The Global Press Institute is a Washington DC-based 501(c)(3) nonprofit organization that builds and maintains news bureaus in some of the world's least-covered places, staffed by local women journalists whose social, historical and political context distinguishes them from foreign correspondents.

The organization consists of three divisions: Global Press Institute, which focuses on training local women to become journalists in developing media markets; Global Press Journal, the organization's award-winning multilingual news publication; and Global Press News Services, which sells a customized Duty of Care program, a Style Guide workshop, access to a photo archive, and other products and services to media, education, and corporate syndication partners.

History

GPI was founded in 2006 by Cristi Hegranes, a young American journalist. A year earlier, Hegranes had been working as a foreign correspondent in Nepal when she realized that a local woman was better equipped to report on a community's story because she had more cultural and historical context and had access to reliable sources.  She returned to the United States, quit her job, and asked everyone she knew for $40. With the $10,000 she raised, she founded Global Press Institute.

In 2006, Hegranes performed the first GPI training in Chiapas, Mexico, where five women were trained in the principles and practice of traditional investigative journalism. The stories, which covered topics such as AIDS, poverty, clandestine abortion and community development, were the first that were published by the Global Press Journal. Hegranes established a second news bureau in Nepal. As of 2022, the organization has trained and employed 250 journalists in 40 bureaus. In addition to print journalism, GPI training includes photo and video journalism.

Mission and Impact

Global Press creates a more informed and inclusive world by training and employing local women journalists to report news in their own communities, some of the world's least-covered places.

GPI reporters have covered a range of issues such as caste discrimination and political rape. Founder Hegranes has said more than 25 percent of GPI's reporting has created social change in the form of protests, attracting media attention, and helping to change laws in Nepal and Rwanda and some community policies in Zambia.

Locations

In 2022, GPJ employed journalists in Argentina, Democratic Republic of Congo, Haiti, India, Kenya, Mexico, Mongolia, Nepal, Puerto Rico, Sri Lanka, Uganda, United States, Zambia and Zimbabwe.

Training

Training is provided in the prospective journalist's local language; English proficiency is not a requirement. Some GPI journalists have only a fourth-grade literacy level. GPI currently provides training in six languages.

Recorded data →
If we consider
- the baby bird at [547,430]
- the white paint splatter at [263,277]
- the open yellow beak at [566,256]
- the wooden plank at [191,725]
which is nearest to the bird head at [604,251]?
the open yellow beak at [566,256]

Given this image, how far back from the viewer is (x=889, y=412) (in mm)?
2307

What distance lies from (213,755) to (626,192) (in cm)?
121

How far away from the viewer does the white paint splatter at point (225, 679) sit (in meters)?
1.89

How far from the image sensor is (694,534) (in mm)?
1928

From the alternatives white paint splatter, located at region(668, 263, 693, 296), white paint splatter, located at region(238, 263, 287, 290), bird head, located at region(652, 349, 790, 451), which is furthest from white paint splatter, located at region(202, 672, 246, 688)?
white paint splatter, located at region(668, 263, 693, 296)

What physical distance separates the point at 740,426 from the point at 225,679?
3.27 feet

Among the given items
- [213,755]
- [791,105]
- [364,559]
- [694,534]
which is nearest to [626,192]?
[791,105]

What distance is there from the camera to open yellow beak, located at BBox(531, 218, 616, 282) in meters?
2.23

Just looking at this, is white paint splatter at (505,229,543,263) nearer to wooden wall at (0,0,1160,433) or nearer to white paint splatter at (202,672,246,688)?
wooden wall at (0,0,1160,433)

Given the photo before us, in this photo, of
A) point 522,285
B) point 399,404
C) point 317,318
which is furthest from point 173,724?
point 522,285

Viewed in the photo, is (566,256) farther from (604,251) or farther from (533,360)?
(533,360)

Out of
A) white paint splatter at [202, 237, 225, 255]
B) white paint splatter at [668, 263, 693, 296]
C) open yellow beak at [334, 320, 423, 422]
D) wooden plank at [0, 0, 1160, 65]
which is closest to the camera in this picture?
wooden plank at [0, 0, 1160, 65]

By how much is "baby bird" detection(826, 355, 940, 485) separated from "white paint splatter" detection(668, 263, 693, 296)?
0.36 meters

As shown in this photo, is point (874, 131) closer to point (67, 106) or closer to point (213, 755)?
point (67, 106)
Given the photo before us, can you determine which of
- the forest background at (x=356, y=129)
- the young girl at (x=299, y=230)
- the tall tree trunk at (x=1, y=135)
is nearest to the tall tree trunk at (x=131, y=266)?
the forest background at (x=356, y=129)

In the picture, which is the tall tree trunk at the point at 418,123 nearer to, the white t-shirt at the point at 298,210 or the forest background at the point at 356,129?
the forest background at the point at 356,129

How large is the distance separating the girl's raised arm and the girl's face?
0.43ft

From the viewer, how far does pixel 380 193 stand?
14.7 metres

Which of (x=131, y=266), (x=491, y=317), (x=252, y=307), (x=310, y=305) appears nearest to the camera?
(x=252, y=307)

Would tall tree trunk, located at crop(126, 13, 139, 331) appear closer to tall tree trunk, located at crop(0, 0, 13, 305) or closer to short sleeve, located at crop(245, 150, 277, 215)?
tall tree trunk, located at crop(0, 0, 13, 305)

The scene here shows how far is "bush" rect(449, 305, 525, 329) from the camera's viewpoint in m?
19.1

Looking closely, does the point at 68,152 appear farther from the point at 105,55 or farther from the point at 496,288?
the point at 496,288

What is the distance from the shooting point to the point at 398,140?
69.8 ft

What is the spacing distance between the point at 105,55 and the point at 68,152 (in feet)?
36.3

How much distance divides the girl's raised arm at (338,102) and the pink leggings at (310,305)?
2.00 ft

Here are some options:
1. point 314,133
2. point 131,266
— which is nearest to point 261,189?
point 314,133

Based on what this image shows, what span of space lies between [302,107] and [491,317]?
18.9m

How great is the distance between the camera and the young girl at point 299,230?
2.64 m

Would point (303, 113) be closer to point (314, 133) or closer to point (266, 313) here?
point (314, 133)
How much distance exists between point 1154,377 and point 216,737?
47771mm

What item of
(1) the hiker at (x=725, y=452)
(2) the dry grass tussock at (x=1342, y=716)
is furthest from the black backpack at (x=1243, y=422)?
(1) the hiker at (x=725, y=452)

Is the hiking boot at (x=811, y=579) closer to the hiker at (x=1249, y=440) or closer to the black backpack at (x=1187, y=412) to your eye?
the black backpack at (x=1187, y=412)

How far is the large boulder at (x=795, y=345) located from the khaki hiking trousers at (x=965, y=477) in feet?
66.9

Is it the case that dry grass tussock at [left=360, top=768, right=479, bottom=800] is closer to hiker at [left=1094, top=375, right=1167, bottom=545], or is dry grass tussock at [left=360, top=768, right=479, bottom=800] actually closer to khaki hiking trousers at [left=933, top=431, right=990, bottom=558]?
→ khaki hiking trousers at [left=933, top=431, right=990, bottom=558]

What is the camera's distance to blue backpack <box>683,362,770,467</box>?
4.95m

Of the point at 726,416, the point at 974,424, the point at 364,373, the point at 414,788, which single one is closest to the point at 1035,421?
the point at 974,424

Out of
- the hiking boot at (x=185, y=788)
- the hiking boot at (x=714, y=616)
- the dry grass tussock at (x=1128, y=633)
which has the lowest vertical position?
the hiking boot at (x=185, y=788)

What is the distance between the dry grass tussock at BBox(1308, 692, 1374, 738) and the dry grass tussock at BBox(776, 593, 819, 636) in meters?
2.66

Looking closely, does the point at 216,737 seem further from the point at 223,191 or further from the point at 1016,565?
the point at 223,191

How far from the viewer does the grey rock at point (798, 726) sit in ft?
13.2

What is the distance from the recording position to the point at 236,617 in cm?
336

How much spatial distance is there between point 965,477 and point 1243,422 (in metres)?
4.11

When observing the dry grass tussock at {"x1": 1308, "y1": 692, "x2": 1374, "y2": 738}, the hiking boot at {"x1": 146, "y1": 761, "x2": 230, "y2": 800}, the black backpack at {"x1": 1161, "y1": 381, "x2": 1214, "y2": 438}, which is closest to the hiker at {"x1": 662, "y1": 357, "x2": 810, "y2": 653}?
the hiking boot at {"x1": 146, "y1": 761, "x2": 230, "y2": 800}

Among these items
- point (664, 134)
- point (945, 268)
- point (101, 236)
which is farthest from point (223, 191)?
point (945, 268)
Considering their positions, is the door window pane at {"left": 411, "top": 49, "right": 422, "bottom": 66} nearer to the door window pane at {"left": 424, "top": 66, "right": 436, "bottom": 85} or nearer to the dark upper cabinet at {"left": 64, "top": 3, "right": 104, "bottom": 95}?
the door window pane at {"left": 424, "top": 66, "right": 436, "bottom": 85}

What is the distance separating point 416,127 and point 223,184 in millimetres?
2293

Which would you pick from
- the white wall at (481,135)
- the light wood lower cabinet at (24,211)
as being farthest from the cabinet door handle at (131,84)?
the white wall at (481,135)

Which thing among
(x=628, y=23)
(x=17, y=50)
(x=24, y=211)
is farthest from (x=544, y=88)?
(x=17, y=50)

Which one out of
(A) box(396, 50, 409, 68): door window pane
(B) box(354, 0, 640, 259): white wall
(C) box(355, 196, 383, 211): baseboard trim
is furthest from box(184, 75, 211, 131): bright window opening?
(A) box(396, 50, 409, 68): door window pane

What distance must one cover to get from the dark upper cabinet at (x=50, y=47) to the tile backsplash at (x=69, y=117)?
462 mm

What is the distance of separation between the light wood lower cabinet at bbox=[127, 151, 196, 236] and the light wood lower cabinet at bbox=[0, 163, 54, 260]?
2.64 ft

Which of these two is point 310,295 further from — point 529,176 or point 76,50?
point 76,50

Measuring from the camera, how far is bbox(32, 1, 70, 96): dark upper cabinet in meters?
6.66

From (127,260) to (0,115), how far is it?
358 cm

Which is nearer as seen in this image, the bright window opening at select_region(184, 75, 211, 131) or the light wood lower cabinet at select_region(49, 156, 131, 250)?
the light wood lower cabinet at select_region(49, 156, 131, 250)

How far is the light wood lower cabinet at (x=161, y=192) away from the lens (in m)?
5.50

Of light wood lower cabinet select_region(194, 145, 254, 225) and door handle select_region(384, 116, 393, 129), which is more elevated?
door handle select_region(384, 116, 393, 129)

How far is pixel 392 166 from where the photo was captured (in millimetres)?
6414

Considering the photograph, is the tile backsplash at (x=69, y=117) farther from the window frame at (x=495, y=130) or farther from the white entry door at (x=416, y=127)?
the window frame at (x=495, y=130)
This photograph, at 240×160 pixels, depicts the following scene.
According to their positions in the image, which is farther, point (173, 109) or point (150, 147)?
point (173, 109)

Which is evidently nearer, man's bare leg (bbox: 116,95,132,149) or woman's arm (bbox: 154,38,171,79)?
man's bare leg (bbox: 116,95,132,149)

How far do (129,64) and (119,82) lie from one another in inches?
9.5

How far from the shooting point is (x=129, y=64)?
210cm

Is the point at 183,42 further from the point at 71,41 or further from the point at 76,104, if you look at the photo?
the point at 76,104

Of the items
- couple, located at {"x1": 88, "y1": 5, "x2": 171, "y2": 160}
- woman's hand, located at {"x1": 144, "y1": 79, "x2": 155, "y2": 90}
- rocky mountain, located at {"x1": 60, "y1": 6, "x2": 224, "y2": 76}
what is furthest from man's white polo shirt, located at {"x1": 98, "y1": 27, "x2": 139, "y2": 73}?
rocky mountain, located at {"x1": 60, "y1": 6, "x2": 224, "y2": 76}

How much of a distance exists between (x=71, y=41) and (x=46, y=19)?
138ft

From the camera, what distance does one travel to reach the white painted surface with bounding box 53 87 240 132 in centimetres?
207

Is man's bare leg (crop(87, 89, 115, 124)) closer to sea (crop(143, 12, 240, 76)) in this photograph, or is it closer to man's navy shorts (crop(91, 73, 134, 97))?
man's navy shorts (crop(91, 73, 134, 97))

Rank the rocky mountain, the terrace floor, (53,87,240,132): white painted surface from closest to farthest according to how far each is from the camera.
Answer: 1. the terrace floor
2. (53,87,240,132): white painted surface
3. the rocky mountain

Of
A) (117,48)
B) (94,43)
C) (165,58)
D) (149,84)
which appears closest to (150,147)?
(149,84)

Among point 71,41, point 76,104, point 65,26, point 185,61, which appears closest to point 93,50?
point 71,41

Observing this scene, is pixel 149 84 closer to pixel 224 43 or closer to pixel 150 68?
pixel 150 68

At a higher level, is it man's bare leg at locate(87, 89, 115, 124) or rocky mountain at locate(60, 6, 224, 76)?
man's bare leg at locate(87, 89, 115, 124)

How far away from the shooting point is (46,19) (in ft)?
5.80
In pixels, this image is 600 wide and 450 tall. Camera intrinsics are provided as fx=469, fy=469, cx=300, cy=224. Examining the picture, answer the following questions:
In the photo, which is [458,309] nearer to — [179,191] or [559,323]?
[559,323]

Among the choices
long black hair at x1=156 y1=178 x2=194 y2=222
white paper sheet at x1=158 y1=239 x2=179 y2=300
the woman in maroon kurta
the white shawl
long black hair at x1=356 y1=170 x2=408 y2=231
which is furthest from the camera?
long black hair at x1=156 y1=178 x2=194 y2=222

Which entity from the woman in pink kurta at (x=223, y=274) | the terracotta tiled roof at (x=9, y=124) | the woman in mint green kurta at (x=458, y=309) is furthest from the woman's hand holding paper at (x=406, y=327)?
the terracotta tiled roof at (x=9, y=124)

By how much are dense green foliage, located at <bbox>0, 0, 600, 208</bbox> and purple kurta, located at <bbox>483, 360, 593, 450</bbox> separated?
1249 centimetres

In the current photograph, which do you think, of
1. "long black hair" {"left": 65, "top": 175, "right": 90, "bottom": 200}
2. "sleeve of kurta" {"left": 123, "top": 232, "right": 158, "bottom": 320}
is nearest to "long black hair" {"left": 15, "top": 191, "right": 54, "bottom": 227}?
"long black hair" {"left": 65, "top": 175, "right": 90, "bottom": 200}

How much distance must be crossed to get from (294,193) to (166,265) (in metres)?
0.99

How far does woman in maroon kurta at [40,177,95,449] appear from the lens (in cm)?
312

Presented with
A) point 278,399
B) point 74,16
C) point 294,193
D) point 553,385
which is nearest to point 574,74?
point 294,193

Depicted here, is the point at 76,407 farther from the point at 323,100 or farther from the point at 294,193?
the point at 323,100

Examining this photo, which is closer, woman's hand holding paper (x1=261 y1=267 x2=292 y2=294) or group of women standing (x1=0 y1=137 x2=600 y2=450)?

WRITTEN PROBLEM → Carry on the text about the Global Press Institute from the point where it stops. The items above were taken from a different source than the text.

ANSWER →
GPI implements a training-to-employment mode. Trainees enroll in a 16-week program, during which they learn the principles and practice of investigative journalism through classroom-style training and direct content-production. Upon completion of the training, graduates are offered full-time, paid employment with Global Press Journal. The journalists are offered professional development opportunities and refresher courses throughout their employment at Global Press Journal.

Funding and Support

GPI does not accept government funding or anonymous support. It currently relies on individual and institutional donors, with plans to move towards sustainability through syndication revenue generated from Global Press News Services. Its donors include the MacArthur Foundation, Emerson Collective, Luminate, Fondation CHANEL, and The Susie Tompkins Buell Foundation.

Global Press Journal
Global Press Journal is an award-winning multilingual news publication featuring stories from Global Press reporters across its news bureaus. Each employee earns a living wage as well as access to continuing education.

Global Press offers ongoing training to its reporters, including on topics such as climate change and other issues, as well as professional development and technical skills. The reporters cover a range of topics including arts and culture, business, climate, community, economic justice, education, environment, gender justice, health, human rights, migration, and politics.

Editorial Process
GPJ’s model requires that each reporter choose her own story and report it exclusively for Global Press. The stories are published in English and their local language, and all of them adhere to the Global Press Style Guide, a living document that establishes rules for referring to people and places in Global Press' coverage communities and promotes dignity and precision in international journalism. All of the stories are "certified as accurate" by the Global Press Accuracy Network, a team of editors, copy editors, fact checkers, researchers, translators, and interpreters, who together uphold the highest standards of journalism.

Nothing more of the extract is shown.